# A Functioning LFS



## jones57742 (Sep 8, 2007)

Folks:

The first Horns game was last Saturday in Austin and, much to my surprise, I found a first class LFS. Amazonia @ 4391 Airport Boulevard - 512-451-0958.


This comment is unusual but the store was very clean and the tanks well maintained (they probably had over 100 20G tanks).


This comment is unbelievable but both employees which were present were very, very knowledgeable with respect to both fish and plants (I believe that the gal who owns the place only hires folks who work for her because they enjoy fishies and plants).


I went by the store at approximately 10:00 A.M. Saturday morning, the game did not start until 6:00 P.M., and I was not coming home until Sunday morning.
They were out of battery powered air pumps and it is 3 hours from Austin to San Angelo (226 miles).
Amazonia does not open until noon on Sundays.

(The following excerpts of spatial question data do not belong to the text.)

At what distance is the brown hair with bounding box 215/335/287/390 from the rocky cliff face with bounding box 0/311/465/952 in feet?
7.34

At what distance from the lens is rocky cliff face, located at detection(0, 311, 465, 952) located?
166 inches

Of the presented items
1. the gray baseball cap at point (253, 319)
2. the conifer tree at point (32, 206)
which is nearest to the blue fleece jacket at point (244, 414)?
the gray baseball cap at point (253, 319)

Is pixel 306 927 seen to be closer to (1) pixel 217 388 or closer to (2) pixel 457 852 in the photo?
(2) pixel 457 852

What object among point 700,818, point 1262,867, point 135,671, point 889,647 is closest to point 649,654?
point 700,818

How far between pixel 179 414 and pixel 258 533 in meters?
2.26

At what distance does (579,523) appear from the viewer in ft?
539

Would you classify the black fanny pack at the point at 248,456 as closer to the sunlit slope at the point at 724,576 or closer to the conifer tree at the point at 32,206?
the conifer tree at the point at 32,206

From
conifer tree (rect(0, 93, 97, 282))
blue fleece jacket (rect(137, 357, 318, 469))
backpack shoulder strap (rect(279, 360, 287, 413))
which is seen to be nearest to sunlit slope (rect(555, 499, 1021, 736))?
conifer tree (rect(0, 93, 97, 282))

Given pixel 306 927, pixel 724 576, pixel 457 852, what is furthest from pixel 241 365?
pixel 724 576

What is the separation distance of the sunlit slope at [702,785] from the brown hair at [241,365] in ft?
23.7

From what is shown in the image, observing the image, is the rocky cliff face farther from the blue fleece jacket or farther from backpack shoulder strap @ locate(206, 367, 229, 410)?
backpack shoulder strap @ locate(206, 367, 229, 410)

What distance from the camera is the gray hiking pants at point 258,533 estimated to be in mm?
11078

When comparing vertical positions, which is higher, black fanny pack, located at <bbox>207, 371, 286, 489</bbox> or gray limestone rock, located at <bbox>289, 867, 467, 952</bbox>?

*This comment is way past unbelievable and is in a location in the Universe where even Rod Serling never visited but one of the employees offered to meet me at the store whenever was convenient for me early Sunday morning in order to bag the fish and plants which I wanted and he did not even want a credit card charge for security!!!  *

TR

BTW: This story is true. I was not smoking anything which could not be taxed; I was not taking anything prepared by a wizard of modern chemistry and I did not have any Lone Star in the suburban!


----------



## TheOldSalt (Jan 28, 2005)

That store is kinda famous for these things. I've been there myself a couple of times, and I was fairly well impressed.


----------



## jones57742 (Sep 8, 2007)

Bump.

I have had some folks who reside near Austin ask about this thread.

TR


----------



## Suess00 (Sep 5, 2008)

thanks for the information. I will prob go there this weekened to check it out


----------